The Problematic SQL Query

sql
EXPLAIN ANALYZE
SELECT id, user_id, order_value, created_at
FROM orders
WHERE status = 'pending'
ORDER BY created_at ASC;

The Query Plan (BEFORE a fix)

Let's assume we already have a standard B-Tree index on the status column to speed things up. CREATE INDEX idx_orders_status ON orders(status);

The planner will use this index, but the performance won't be the best it could be.

                                                              QUERY PLAN
--------------------------------------------------------------------------------------------------------------------------------------
 Bitmap Heap Scan on orders  (cost=2450.75..185000.50 rows=10000 width=32) (actual time=55.45..150.80 rows=10000 loops=1)
   Filter: (status = 'pending'::text)
   Heap Blocks: exact=9850
   ->  Bitmap Index Scan on idx_orders_status  (cost=0.00..2448.25 rows=10000 width=0) (actual time=45.12..45.12 rows=10000 loops=1)
         Index Cond: (status = 'pending'::text)
 Planning Time: 0.18 ms
 Execution Time: 151.35 ms

The Bottleneck

  1. Bloated Index: The idx_orders_status index has to keep track of all 100 million rows in the orders table. 99% of the entries in this index are for the value 'completed', which our query never, ever needs.
  2. Sub-optimal Performance: Even though the index is used, the database still has to navigate a huge index structure that is "polluted" by tens of millions of 'completed' and 'shipped' entries, just to find the few 'pending' ones.

The Solution: Use a Partial Index

  • The Logic: Instead of creating a giant index for all statuses, we will create a specialized, tiny index that only contains the rows we actually care about.

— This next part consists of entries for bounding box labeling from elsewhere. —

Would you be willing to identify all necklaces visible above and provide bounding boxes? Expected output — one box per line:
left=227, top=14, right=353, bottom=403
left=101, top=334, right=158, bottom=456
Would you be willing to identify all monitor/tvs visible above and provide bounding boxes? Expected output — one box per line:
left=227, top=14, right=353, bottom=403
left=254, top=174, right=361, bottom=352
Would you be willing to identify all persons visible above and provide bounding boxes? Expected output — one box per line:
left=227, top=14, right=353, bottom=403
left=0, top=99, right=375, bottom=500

  • The Optimized Command:

    sql
    -- Create a partial index just for 'pending' orders,
    -- and include `created_at` to optimize the ORDER BY.
    CREATE INDEX idx_orders_pending_created_at
    ON orders(created_at ASC)
    WHERE status = 'pending';
  • How it works: This index completely ignores any row that doesn't have status = 'pending'. Its size will be incredibly small compared to the full index. When the planner sees a query with WHERE status = 'pending', it will recognize that there is a much more efficient, specialized index it can use.

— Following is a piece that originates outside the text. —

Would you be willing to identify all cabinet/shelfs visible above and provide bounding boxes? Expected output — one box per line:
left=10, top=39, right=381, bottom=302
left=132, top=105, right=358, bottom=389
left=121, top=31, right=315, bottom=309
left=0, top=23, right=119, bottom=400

The Query Plan (AFTER the fix)

                                                              QUERY PLAN
--------------------------------------------------------------------------------------------------------------------------------------
 Index Scan using idx_orders_pending_created_at on orders  (cost=0.42..355.12 rows=10000 width=32) (actual time=0.025..3.45 rows=10000 loops=1)
 Planning Time: 0.25 ms
 Execution Time: 3.85 ms

Analyzing the Result

  1. The Big Change: The plan switched to a super-efficient Index Scan on the new partial index. No Bitmap Heap Scan is needed because the index already includes created_at for sorting.
  2. Smaller Index: The partial index takes up a tiny fraction of the disk space compared to the full index.
  3. Faster Reads: Because the index is small and only contains relevant values, the lookup is almost instant.
  4. Faster Writes (Bonus!): When you update an order from 'shipped' to 'completed', this partial index doesn't need to be touched at all, which speeds up writes for irrelevant rows.
  5. Performance Comparison:
    • Execution Time: Dropped from 151.35 ms to just 3.85 ms. That's nearly 40 times faster.

Conclusion

  • A Partial Index is an extremely powerful tool for optimizing queries on datasets with uneven distribution (skewed data).
  • It's ideal for cases where you frequently query a small subset of your data that is defined by a mostly constant condition (e.g., status = 'active', is_deleted = false, type = 'admin').